The agitating Punjab farmers can be painted as saints or sinners. On the one hand, they spearheaded the Green Revolution in the 1960s when India was starving, helping India become not just self-sufficient but a grain exporter. For this they were rightly called heroes.

But by growing water-guzzling crops like rice in a low-rainfall state, Punjab farmers lowered the water table dramatically. First, all drinking water wells ran dry. Then the shallow tubewells of smaller farmers ran dry. The richest farmers with the deepest wells benefited while hurting others and destroying aquifers. Besides, they now burn their crop stubble in October-November for early wheat planting, injuring and killing thousands in Delhi and surrounding areas with smoke pollution. For a few extra rupees, the farmers feel justified deliberate pollution that is morally criminal.
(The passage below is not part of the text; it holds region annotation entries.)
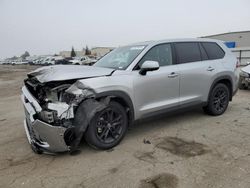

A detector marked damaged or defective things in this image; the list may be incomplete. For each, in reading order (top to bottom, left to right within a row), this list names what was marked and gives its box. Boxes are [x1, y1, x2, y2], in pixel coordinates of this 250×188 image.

crumpled hood [27, 65, 114, 82]
detached front bumper [20, 86, 69, 153]
damaged front end [22, 76, 106, 154]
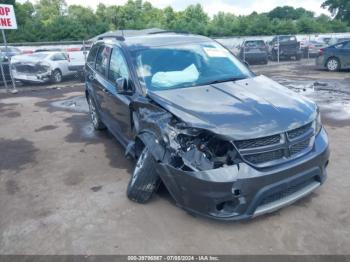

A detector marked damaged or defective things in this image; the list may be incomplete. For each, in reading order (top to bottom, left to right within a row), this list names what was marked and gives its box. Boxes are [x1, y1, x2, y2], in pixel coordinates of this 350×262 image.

damaged gray suv [85, 32, 328, 221]
front end collision damage [128, 99, 328, 220]
crumpled hood [148, 74, 318, 140]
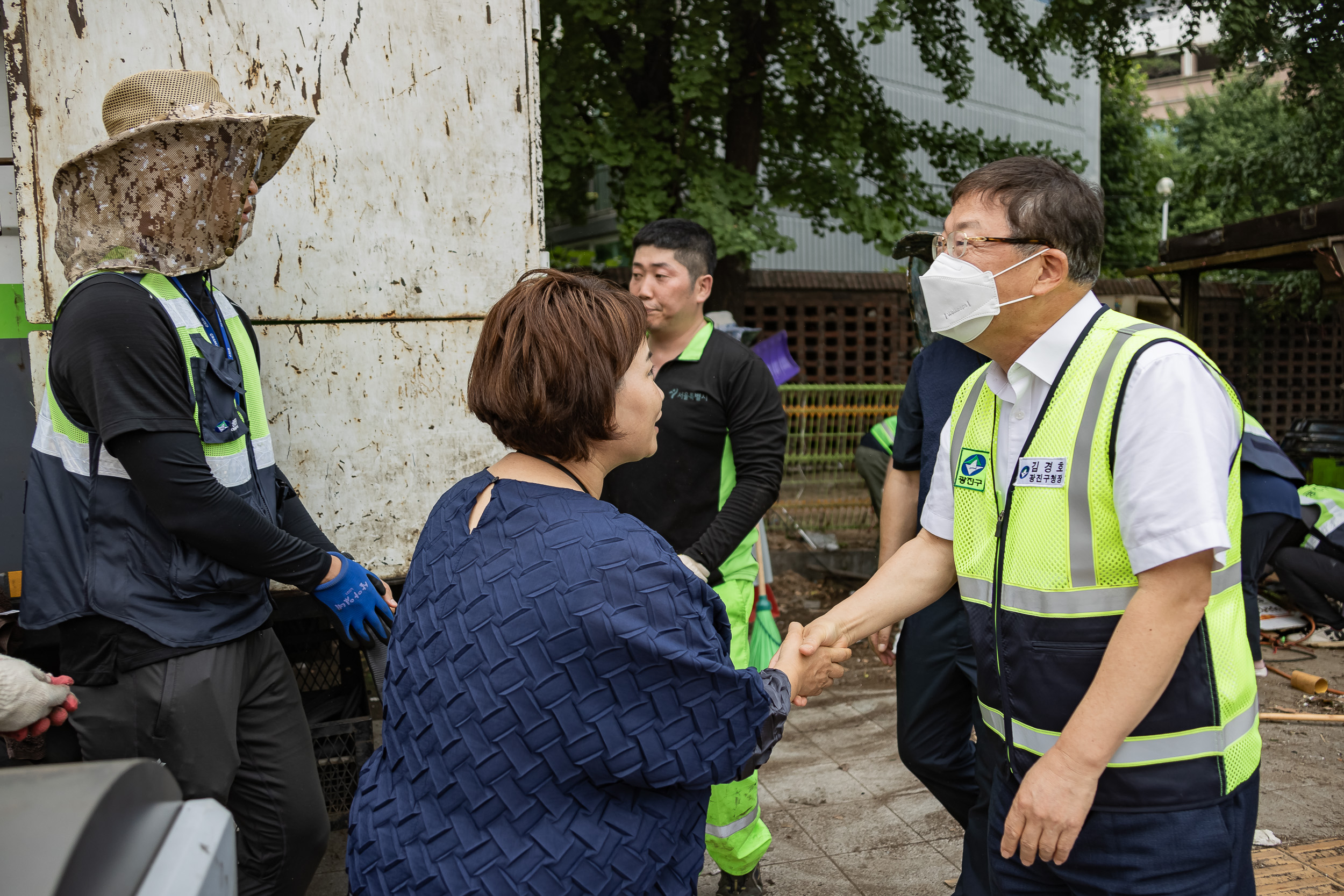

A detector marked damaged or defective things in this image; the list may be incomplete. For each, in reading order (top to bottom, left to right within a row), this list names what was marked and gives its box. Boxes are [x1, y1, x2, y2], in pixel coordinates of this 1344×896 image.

rusty white metal panel [5, 0, 543, 322]
rusty white metal panel [255, 321, 500, 575]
Punjab farmers have huge political clout and extract massive subsidies invisible to the public. Economist Ashok Gulati reveals that Punjab farmers get annual power subsidies of Rs 8,275 crore and fertiliser subsidies of Rs 5,000 crore, averaging Rs 1.22 lakh per farm household. In addition, they get subsidised credit and PM Kisan grants. Their high farm income translates to high land prices of Rs 50-100 lakh/acre. Industries do not invest in Punjab because land is exorbitantly expensive.

India’s average farm holding is only one hectare, which is why prosperity requires farmers to move out of farming into industry and services. But in Punjab one hectare is worth Rs 1.25-2.5 crore! They may not look it, but the farm agitators surrounding Delhi are lakhpatis in annual subsidies and crorepatis in assets.
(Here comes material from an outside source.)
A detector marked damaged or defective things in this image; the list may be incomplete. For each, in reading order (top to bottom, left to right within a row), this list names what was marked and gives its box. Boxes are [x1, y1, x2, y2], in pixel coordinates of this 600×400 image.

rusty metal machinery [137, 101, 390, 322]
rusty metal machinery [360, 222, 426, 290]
Autocracies like China would smash such agitations. But democracies do not shoot agitators. If the agitators are numerous and influential enough in elections, the state will strike a deal with them. That is why farmers get enormous subsidies in Europe, the US, Japan, and Korea. India is not alone.

The Punjab agitators want Prime Minister Narendra Modi to repeal his three farm reform laws. But these laws are highly sensible. One allows farmers to sell produce anywhere in India, not just in government mandis where they pay levies and commissions. The second lays out a framework for contract farming, which is voluntary and mutually beneficial. The third amends the Essential Commodities Act that historically has been used to stop produce moving across states and impose stock limits on traders. The latter has made it impossible for traders to build large global-sized warehouses — any stock limit announced by a state government will make the warehouse owners instant criminals. Freedom to sell anywhere in India should be seen as a fundamental farm right, and stock limits should be seen as socialist dinosaurs thwarting a modern warehousing system. Modi must stick to all three laws.

Punjab farmers have benefited from government procurement of wheat and rice at a Minimum Support Price, something not done for other crops. Only 6% of Indian farmers benefit from MSPs, but they are concentrated in Punjab and have huge clout. Modi has guaranteed that MSPs will continue regardless of the new reforms, but the farmers worry that the reforms are the first steps to ending MSPs, and so want the laws rescinded. Government stocks of rice and wheat are already thrice what are needed for buffer stocking. The heroic farmers that once fed Indians are now feeding rats in government godowns. Shockingly, physical audits have consistently shown the disappearance of millions of tonnes in government godowns because of theft or rodents.

As long as the MSPs are below the world price, surpluses can be exported. But when politics forces MSPs above the world price, the grain lies idle in godowns, feeding neither Indians nor the world. It is folly to subsidise farmers to produce what neither Indians nor the world wants. Keep MSPs by all means but link them to world prices. Experts all agree that farmers must be moved massively out of agriculture to increase farm sizes and income. Second, Punjab farmers should be encouraged to diversify into high-value fruit, vegetables and dairy which will need much less scarce water than the rice-wheat rotation, and reduce stubble burning too.

But these are long-term aims. Right now, Modi should wait out the agitators. He should smile warmly at them, swear his heart is with them, guarantee MSPs, and insist they have been misled by opposition politicians. Indeed, he should announce a big wheat procurement bonus in the coming rabi season. He should overflow with sweet words and inducements but stand firm on his eminently sensible reforms.